Residents of the San Joaquin Valley who have been affected by the impacts of the drought have immediate resources available to help maintain their access to drinking water.

A group of organizations in the San Joaquin Valley coordinated by the California Partnership for the San Joaquin Valley Water Workgroup have developed an outreach plan and a list of resources available to private well owners or small communities that have lost or are concerned about losing access to drinking water due to groundwater levels.

“As a domestic well resident for 17 years, I have experienced head on the cruel obstacles that drought causes for low income families,” said Sandra Chavez, a Porterville resident and member of the AGUA Coalition and SAFER Advisory Group. “In the spring of 2014, the domestic well that provides water for my family of 12 went dry. We struggled for eight months without running water. We scavenged around looking for resources and looking for help from friends and family.” 

  The resources include bottled water, water tanks, water assessment testing, and water quailty testing.

“The past five years, California has been rocked with devastation due to natural disasters, as well as the COVID-19 pandemic,” said Tami McVay, assistant program director of partner services at Self-Help Enterprises. “Our state funds for disaster response are limited. It is vital to our economy and utterly important that private well owners have their wells inspected to ensure sustainability. For every dollar spent on preparedness, four dollars is saved in response.
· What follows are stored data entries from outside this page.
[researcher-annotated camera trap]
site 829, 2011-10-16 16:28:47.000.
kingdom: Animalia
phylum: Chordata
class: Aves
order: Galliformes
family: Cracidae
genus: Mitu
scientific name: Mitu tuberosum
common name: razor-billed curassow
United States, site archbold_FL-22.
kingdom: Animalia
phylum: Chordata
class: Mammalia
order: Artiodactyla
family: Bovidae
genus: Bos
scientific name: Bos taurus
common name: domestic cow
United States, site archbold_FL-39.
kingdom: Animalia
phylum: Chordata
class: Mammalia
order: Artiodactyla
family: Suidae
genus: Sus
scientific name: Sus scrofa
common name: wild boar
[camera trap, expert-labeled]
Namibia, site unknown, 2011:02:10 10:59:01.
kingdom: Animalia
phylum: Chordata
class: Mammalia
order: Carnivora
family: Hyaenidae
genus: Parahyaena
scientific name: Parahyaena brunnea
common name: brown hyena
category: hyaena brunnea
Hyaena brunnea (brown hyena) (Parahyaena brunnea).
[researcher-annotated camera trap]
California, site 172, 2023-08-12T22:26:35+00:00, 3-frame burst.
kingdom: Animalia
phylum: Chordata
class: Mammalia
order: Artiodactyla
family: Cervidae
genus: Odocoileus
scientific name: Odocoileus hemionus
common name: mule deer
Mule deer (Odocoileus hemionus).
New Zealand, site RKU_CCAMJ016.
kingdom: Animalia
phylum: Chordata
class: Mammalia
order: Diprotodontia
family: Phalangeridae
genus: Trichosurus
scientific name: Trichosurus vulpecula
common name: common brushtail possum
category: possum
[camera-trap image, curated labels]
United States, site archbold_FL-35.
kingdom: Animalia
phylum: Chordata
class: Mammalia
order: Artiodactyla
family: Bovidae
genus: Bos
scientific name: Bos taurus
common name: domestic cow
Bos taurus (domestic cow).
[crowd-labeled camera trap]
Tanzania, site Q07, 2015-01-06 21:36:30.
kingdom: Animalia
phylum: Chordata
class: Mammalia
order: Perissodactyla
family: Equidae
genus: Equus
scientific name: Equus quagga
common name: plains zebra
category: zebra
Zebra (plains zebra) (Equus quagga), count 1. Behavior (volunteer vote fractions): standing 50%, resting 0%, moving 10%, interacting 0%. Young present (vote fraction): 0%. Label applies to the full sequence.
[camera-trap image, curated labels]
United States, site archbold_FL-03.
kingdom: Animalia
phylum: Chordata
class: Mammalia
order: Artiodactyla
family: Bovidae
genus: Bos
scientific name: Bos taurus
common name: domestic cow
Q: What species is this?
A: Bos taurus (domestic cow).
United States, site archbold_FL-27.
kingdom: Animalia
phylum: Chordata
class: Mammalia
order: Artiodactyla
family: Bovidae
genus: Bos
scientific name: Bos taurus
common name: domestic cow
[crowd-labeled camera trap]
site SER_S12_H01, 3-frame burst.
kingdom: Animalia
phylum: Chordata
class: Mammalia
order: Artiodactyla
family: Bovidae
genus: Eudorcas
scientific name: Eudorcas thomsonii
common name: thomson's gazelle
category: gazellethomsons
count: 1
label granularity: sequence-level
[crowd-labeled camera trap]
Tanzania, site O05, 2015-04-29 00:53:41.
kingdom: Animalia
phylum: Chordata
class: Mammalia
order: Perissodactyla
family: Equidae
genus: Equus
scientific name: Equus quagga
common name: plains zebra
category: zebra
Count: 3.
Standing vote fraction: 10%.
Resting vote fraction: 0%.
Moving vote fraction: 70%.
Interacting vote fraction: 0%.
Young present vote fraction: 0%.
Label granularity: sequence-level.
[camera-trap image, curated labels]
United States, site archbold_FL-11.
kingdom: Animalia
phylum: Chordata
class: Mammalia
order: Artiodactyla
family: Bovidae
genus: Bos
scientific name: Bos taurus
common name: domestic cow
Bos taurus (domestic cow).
Self-Help Enterprises is taking a proactive approach toward drought resiliency and climate change.”   

Merced County District 5 Supervisor Scott Silveira is the Chair of the Water workgroup.

“Water is an essential resource in the San Joaquin Valley and no resident should be without access to drinking water,” Silveira said. “Self-Help Enterprises is providing vital services and emergency assistance during this drought, and the California Partnership for the San Joaquin Valley and the Valley Counties are committed to ensuring that everybody is aware of these available resources.” 

“With climate change intensifying the impacts and frequency of droughts in California, collaboration and coordination are vital components to improving the state’s water resiliency,” said Vice Chair of the California State Water Resources Control Board Dorene D’Adamo. “The State Water Board has expanded financial assistance to support local efforts, and we are grateful for Self-Help Enterprises, the California Partnership for the San Joaquin Valley, and other on-the-ground partners who are working to ensure all Californians have access to safe drinking water, not only during drought emergencies, but also long-term.”